start Document excerpt

The Long Struggle for Peace, Which Began with Carter, Starts Over in 2011

Hold on to your peace posters, we are in for a bumpy ride.

President James Carter
President James Carter

(CHICAGO) - On the 17th day of May in the year 1977, four months after Jimmy Carter was sworn in as US president, Israeli voters elected a right wing government for the first time in modern political history.

Menachen Begin, a former Israeli underground “terrorist” leader, became prime minister.

It was clear to President Carter that Begin had no interest in what the rest of the world referred to as a fair and just “peace” in the region. Carter quickly discovered that Begin was not going to be a “partner for peace”.

Begin did not want peace; he wanted absolute control over the West Bank and Gaza. Every Israeli leader since 1977 has played Begin’s game of deceit and duplicity. It started overtly with Begin, and surreptitiously with his predecessors.

Begin did not want peace; he wanted absolute control over the West Bank and Gaza. Every Israeli leader since 1977 has played Begin’s game of deceit and duplicity. It started overtly with Begin. His predecessors had the same goal. They were less overt, however, than Begin and his successors.

end Document excerpt
start Supplied data

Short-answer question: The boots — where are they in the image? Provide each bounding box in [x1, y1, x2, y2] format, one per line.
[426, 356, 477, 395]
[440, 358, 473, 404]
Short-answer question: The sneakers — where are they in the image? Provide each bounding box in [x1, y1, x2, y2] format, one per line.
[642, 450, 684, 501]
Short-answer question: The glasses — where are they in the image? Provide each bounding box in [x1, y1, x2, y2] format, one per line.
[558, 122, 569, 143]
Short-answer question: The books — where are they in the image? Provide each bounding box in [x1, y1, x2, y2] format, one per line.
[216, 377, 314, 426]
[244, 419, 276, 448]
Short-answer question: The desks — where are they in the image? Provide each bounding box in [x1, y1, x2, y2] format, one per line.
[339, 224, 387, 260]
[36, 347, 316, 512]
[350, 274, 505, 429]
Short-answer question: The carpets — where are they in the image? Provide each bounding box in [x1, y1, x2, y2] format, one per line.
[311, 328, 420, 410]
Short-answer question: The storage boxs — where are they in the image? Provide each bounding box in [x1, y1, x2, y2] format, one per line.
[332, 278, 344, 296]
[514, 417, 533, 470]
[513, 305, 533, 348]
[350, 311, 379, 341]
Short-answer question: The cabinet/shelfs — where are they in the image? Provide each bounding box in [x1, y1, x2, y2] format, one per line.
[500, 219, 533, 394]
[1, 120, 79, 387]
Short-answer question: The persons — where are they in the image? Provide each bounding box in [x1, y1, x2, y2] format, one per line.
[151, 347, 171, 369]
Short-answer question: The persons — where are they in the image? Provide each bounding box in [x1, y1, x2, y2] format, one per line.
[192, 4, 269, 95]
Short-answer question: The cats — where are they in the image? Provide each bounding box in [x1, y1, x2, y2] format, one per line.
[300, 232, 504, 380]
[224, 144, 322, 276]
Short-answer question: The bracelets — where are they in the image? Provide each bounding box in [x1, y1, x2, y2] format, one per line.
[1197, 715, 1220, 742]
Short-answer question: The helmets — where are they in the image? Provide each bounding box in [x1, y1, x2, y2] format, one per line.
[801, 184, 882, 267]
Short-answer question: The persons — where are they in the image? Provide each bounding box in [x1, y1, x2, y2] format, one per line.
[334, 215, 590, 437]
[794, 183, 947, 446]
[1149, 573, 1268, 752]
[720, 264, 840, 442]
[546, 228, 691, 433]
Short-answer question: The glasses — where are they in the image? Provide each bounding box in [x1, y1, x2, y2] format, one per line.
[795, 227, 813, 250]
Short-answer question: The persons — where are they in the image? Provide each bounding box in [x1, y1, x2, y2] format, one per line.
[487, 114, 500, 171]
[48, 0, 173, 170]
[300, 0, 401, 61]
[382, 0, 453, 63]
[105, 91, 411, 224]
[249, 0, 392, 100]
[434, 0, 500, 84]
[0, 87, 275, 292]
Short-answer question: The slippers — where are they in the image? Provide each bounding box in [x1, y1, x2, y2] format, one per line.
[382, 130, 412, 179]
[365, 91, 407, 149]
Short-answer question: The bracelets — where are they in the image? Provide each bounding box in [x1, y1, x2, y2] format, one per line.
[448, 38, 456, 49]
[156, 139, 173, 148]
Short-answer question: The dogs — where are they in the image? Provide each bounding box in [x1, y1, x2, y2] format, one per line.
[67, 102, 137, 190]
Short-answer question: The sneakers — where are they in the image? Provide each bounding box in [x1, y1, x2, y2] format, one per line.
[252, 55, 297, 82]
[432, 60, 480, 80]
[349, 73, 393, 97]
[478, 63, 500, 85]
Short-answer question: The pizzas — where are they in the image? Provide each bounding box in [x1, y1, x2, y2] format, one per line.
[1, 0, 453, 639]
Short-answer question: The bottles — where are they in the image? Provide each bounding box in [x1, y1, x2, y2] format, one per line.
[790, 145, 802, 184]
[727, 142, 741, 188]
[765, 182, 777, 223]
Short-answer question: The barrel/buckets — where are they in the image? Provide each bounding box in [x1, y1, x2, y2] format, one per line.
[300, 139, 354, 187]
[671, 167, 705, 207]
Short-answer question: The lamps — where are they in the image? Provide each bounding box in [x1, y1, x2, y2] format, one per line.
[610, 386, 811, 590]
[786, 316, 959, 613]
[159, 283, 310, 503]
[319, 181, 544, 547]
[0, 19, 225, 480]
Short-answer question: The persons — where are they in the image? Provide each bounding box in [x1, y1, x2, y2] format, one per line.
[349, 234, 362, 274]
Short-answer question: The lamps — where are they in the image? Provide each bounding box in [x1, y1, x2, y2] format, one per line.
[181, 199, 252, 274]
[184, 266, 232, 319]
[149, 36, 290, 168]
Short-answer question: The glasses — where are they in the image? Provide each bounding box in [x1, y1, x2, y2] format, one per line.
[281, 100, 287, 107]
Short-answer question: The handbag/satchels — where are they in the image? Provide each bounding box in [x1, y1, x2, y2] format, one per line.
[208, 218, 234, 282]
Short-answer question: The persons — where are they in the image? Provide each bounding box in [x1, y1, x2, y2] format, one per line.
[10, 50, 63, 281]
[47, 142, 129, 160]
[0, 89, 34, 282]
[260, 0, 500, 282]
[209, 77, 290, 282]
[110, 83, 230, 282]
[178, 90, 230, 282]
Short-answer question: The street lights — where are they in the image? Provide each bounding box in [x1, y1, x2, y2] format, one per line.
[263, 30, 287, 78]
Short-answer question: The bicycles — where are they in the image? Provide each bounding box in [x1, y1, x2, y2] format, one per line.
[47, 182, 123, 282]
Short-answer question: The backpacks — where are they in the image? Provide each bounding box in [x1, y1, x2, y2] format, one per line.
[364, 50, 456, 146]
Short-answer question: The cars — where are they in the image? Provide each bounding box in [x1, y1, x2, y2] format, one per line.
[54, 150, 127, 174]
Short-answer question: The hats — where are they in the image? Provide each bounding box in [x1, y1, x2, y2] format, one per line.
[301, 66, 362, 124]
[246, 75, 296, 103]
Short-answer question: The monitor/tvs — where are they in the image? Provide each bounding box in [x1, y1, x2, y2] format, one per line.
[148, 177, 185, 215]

end Supplied data

▸ **What is needed**
Rewrite the peace-struggle article between "Menachen Begin, a" and "with his predecessors.", inclusive, with "absolute control" replaced by "full control".

▸ **Written response**
Menachen Begin, a former Israeli underground “terrorist” leader, became prime minister.

It was clear to President Carter that Begin had no interest in what the rest of the world referred to as a fair and just “peace” in the region. Carter quickly discovered that Begin was not going to be a “partner for peace”.

Begin did not want peace; he wanted full control over the West Bank and Gaza. Every Israeli leader since 1977 has played Begin’s game of deceit and duplicity. It started overtly with Begin, and surreptitiously with his predecessors.